By then, Servantzdian was actively publishing his findings. His book of 1874, Գրոց ու բրոց (Krots oo prots, loosely “From Written and Oral Sources”), consecrated his name as the discoverer of the Armenian national epic David of Sassoon. The young priest recorded for the first time an account of the epic, which has been regarded as one of the best among 150 recorded published and unpublished accounts. He published another book of written texts, From Old and New, in the same year. New books appeared in the next decade: Manna (1876), where he included folkloric material and the description of the neighborhoods and historical monuments of Van; Toros Aghpar (1879), where he spoke about the economic situation of the country, and the Armenian emigration; and With Taste and Smell (1884), which included a description of Armenian places, historical monuments, and weather, and also literary sketches of various figures of the past and popular tales.

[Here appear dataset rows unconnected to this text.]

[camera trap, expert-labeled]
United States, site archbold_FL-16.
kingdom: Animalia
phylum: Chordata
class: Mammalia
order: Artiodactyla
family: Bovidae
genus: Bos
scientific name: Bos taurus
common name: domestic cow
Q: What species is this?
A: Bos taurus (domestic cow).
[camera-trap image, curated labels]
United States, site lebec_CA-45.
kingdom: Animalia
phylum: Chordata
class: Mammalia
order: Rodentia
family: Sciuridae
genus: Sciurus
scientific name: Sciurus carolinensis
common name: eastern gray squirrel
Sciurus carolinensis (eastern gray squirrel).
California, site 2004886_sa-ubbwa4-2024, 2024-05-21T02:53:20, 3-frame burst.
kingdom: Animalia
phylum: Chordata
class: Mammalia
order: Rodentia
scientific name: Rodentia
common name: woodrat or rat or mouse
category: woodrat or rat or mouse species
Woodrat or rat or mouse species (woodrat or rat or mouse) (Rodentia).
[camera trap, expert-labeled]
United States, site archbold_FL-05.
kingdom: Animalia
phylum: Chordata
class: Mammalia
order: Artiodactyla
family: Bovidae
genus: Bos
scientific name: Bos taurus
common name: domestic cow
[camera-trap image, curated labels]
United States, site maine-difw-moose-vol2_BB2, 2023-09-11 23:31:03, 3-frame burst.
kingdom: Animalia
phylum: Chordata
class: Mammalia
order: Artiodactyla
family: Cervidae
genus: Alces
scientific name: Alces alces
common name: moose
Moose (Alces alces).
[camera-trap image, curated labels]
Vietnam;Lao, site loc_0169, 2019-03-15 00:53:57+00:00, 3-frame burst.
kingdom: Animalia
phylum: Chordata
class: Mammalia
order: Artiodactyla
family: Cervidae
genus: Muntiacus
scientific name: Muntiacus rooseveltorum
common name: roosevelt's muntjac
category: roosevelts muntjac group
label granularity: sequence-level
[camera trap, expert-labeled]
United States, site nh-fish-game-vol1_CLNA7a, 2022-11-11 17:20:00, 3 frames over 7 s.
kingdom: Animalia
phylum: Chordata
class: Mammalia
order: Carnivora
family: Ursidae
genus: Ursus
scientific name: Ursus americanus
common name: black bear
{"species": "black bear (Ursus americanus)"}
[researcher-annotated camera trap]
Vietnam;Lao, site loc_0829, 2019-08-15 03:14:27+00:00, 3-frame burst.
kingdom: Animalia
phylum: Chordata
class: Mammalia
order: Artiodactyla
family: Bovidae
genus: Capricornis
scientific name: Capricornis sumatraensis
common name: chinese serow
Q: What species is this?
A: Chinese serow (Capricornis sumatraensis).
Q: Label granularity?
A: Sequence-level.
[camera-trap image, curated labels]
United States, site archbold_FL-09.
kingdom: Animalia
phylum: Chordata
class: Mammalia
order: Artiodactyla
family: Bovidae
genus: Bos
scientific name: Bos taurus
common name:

In 1881 Servantzdian participated in the organization of another patriotic secret organization, “The Black Cross,” and by order of the government had to leave Van. He became vicar of the diocese of Bitlis and then took the same position in Kharpert. He traveled to Echmiadzin in 1885 and was ordained bishop the next year. Then he was designated primate of Trebizonda and then of Daron, at the same time becoming abbot of Surp Garabed.
Servantzdian’s patriotic activities and stance triggered the displeasure of Sultan Abdul Hamid II. Consequently, Patriarch Haroutioun Vehabedian (1885-1888) fired him from his positions in Daron and had him sent back to Constantinople. Under strict surveillance, he worked as preacher at the Holy Trinity Church of the district of Pera, teacher at the Getronagan School, and chairman of the Religious Council. His contributions to the fields of ethnology and archaeology earned him an honorary membership in the Imperial Academy of Archaeology of St. Petersburg (Russia).
After a long illness, Bishop Karekin Servantzdian passed away on the day of his fifty-second birthday, November 17, 1892. His legacy became a stepping stone for the development of Armenian ethnology and folklore studies in the twentieth century.